# READING TEXT:
<<<<
The EAJA provides that
‘fees and other expenses’ includes ... reasonable attorney fees (The amount of fees awarded under this subsection shall be based upon prevailing market rates for the kind and quality of the services furnished, except that ... (ii) attorney fees shall not be awarded in excess of $75 per hour unless the court determines that an increase in the cost of living or a special factor, such as the limited availability of qualified attorneys for the proceedings involved, justifies a higher fee.).
28 U.S.C. § 2412(d)(2)(A) (West Supp.1992).
While bound by the limitations contained in section 2412(d), the court nonetheless “will always retain substantial discretion in fixing the amount of an EAJA award.” Jean, supra, 496 U.S. at 163, 110 S.Ct. at 2321; McDonald, supra, 884 F.2d at 1474.
Here, plaintiff seeks an award of fees totaling $5,153.70, which figure represents a total of 41.9 hours expended at a rate of $123 per hour. Defendant does not contest the number of hours claimed, but strenuously argues that the hourly rate is excessive and that the flat rate requested does not adequately distinguish the types of services provided. Defendant also raises the argument that because plaintiffs counsel did not submit contemporaneous time sheets, her request for fees should suffer a substantial reduction.
>>>>
# DATA LISTING:
<<<<
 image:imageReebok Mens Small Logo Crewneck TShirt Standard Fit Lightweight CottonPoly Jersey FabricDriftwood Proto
>>>>
<<<<
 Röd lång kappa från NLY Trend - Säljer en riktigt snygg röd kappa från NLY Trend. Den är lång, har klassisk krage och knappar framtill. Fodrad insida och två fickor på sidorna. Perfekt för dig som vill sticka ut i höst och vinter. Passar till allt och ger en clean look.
>>>>
<<<<
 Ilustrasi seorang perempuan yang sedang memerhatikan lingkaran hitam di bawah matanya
>>>>
# WORK TO BE COMPLETED:
Can you carry on the court's discussion of the EAJA attorney fee request from where it stops?

# EXERCISE OUTPUT:
1. Excessive Hourly Rate,

The EAJA, like other fee-shifting statutes, provides for “reasonable attorney fees”. 28 U.S.C. § 2412(d)(2)(A). See also Civil Rights Attorney’s Fees Award Act of 1976, 42 U.S.C. § 1988 (the Fees Act).
However, unlike the Fees Act, for example, the EAJA provides strict statutory guidance as to what may be considered a reasonable fee.4 See generally Sierra Club, supra, 820 F.2d at 524 (EAJA differs in material respects from other fee-shifting statutes, such as Fees Act).
The starting point in the EAJA analysis is that the “amount of fees awarded ... shall be based upon prevailing market rates for the kind and quality of services furnished.” § 2412(d)(2)(A). Accordingly, plaintiff submitted evidence by way of an affidavit that such rate is $150 per hour, a figure not disputed by defendant. However, “the EAJA caps hourly rates and allows courts—other than adjusting for inflation .. .—to lift the cap only in narrowly eon-*1436strained circumstances. Courts have discretion to consider whether ‘a special factor, such as the limited availability of qualified attorneys for the proceedings involved, justifies a higher fee.’ ” Sierra Club, supra, 820 F.2d at 524 (quoting § 2412(d)(2)(A)). Here, plaintiff only requests that the $75 per hour statutory figure be adjusted upward for inflation. She does not request that the cap be lifted based upon any “special factor”.5

a. Cost-of-Living Adjustment (COLA)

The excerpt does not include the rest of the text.